ОТРЫВОК ТЕКСТА:
○ ○ ○ ○ ○

Неизменность идеала еще жестче отстаивалась в конфессиональной литературе. Религиозные мыслители опасались, что распространение в деревне новых потребностей приведет к  разрушению духовности. Ее носителем ("высококультурным человеком в самом подлинном и строгом смысле слова") продолжали считать патриархального мужика, который, хотя и прозябал в нищете и "убожестве народной жизни", но оставался "крепко веровавшим, по старинке жившим, тонко чувствовавшим традиционный чин жизни и всегда знавшим, что пристойно и что непристойно"48.

Именно консервативно-религиозная мысль подытожила неприятие сформировавшейся после Французской революции цивилизации обвинением в "бездуховности". При этом восприятие цивилизации Нового времени представителями русского религиозного возрождения начала XХ в. было глубоко двойственным. Сохранялся высокий пиетет к  науке, хотя оспаривался ее нравственно-образовательный потенциал. Дорого ценилась личная свобода, в то время как демократическое устройство общества находили "бессодержательным". Признание материальных достижений Запада соединялось с  опасением внедрения в России "чудовищной индустриально-капиталистической системы хозяйства"49, фабричной дисциплины и наемного труда.

По существу, и в пореформенный период российская критика западноевропейского исторического опыта в своих различных идейно-политических направлениях продолжала носить избирательный характер. Даже в ее крайних проявлениях далеко не все можно отнести к  полному неприятию. в большинстве же случаев критика складывавшихся после Французской революции цивилизационных форм была продиктована стремлением к  восполнению их с  точки зрения провозглашенных революцией принципов, оказывалась попыткой более глубокого ответа на поставленные ею вопросы.

○ ○ ○ ○ ○

ИЗВЛЕЧЕННЫЕ ДАННЫЕ:
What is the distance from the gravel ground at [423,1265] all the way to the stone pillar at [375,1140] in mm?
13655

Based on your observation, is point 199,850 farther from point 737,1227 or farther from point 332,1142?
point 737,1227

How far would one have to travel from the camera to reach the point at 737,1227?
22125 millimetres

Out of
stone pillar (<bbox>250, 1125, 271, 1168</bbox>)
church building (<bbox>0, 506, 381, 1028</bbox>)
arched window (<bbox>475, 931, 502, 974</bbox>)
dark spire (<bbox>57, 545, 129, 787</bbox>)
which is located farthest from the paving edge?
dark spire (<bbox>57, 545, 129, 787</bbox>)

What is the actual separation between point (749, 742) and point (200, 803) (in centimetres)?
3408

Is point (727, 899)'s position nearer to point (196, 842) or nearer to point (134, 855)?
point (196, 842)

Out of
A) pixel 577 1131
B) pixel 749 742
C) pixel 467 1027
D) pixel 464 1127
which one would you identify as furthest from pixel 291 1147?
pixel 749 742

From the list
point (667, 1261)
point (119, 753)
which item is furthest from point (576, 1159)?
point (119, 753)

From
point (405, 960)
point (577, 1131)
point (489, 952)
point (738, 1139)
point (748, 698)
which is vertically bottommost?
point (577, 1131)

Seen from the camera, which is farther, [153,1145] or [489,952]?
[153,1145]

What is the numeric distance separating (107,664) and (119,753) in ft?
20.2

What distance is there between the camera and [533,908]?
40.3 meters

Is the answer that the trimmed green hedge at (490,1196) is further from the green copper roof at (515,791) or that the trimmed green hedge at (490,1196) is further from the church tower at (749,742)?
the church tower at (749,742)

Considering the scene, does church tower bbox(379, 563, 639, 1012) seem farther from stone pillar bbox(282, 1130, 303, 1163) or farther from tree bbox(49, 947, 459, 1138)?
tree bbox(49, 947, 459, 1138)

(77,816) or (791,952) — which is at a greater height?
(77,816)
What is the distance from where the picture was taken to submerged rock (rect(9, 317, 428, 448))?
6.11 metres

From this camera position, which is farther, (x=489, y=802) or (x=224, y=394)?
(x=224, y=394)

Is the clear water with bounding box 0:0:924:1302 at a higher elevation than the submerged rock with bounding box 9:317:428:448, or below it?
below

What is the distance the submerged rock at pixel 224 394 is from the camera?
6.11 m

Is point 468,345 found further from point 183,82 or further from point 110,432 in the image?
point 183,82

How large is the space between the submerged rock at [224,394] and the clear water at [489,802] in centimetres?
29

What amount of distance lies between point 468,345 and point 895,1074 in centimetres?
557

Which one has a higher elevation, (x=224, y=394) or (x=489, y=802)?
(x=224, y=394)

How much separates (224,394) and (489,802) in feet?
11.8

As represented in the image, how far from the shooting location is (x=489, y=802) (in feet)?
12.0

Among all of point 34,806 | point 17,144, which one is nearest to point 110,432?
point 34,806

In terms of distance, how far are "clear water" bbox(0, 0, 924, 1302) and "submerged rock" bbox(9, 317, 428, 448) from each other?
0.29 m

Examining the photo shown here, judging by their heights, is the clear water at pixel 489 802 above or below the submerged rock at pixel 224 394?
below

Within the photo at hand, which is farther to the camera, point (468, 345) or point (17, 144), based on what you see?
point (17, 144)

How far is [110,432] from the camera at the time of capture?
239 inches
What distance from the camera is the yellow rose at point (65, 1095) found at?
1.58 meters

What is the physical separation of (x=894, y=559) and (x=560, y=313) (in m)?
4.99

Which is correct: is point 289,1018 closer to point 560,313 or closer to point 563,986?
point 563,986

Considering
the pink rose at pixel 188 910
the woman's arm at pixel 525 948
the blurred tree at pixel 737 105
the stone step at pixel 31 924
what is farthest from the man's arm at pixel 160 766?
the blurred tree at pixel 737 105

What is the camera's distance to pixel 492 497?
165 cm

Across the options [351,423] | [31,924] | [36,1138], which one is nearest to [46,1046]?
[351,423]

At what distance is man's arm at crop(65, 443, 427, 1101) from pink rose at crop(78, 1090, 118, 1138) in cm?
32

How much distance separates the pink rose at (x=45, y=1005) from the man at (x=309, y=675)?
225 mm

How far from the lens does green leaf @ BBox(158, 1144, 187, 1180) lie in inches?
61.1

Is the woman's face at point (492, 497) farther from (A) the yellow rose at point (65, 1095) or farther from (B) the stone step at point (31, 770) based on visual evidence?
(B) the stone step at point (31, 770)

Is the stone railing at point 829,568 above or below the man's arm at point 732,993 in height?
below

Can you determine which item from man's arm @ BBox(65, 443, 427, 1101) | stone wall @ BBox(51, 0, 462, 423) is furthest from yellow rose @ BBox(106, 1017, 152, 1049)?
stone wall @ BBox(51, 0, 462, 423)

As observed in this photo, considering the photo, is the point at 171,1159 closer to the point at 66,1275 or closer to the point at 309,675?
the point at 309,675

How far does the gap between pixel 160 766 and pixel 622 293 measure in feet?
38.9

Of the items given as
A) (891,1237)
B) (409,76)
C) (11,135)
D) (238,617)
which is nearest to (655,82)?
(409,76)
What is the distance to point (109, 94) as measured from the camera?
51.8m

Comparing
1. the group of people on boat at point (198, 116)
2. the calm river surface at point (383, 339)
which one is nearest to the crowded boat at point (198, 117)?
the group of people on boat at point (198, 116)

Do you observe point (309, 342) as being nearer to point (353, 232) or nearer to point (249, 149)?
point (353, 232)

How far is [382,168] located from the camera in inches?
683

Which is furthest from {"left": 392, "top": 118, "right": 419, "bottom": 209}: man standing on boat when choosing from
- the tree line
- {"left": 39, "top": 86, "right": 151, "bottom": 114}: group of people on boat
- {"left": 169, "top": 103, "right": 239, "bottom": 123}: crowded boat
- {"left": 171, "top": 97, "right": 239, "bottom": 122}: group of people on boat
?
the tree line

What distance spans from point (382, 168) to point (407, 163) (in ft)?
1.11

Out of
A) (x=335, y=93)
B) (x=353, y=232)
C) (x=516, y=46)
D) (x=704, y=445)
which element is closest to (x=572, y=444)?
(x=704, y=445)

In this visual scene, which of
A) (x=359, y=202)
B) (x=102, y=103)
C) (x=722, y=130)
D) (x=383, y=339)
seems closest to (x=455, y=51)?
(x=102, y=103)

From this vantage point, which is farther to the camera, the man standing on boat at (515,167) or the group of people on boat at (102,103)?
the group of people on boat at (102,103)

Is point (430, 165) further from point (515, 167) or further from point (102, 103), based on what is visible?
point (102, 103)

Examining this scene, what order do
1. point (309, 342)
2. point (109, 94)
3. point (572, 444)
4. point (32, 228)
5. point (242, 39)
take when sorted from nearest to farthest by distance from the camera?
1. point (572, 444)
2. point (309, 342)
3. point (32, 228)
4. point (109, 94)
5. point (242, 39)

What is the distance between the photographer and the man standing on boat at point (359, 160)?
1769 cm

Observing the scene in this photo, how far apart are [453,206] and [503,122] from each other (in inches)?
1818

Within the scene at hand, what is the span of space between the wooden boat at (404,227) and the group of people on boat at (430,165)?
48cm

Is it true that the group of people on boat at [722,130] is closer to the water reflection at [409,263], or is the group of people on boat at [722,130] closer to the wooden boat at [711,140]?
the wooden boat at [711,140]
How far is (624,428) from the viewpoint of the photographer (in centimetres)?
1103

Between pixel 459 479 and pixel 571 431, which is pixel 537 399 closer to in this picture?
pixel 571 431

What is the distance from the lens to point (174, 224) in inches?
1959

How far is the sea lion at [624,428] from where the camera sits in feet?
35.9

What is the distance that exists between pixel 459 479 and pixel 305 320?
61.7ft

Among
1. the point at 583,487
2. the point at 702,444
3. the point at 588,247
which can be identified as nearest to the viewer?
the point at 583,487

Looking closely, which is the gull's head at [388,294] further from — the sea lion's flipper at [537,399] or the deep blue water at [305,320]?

○ ○ ○ ○ ○

НАБОР ЗАДАНИЙ:
A – Кого, согласно отрывку о критике западной цивилизации, религиозные мыслители продолжали считать носителем духовности?
B – Перечислите все явления, внедрения которых в России опасались представители русского религиозного возрождения, по словам отрывка о критике западной цивилизации.
C – Определите, согласуются ли с отрывком о критике западной цивилизации следующие утверждения, и подтвердите каждый ответ точной цитатой из него: (i) представители русского религиозного возрождения утратили уважение к науке; (ii) демократическое устройство общества они считали бессодержательным; (iii) в пореформенный период российская критика западноевропейского исторического опыта носила избирательный характер.

ОТВЕТЫ К ЗАДАНИЯМ:
A – Патриархального мужика.

B –
1. Чудовищная индустриально-капиталистическая система хозяйства.
2. Фабричная дисциплина.
3. Наемный труд.

C –
(i) Нет: «Сохранялся высокий пиетет к  науке».
(ii) Да: «демократическое устройство общества находили "бессодержательным"».
(iii) Да: «продолжала носить избирательный характер».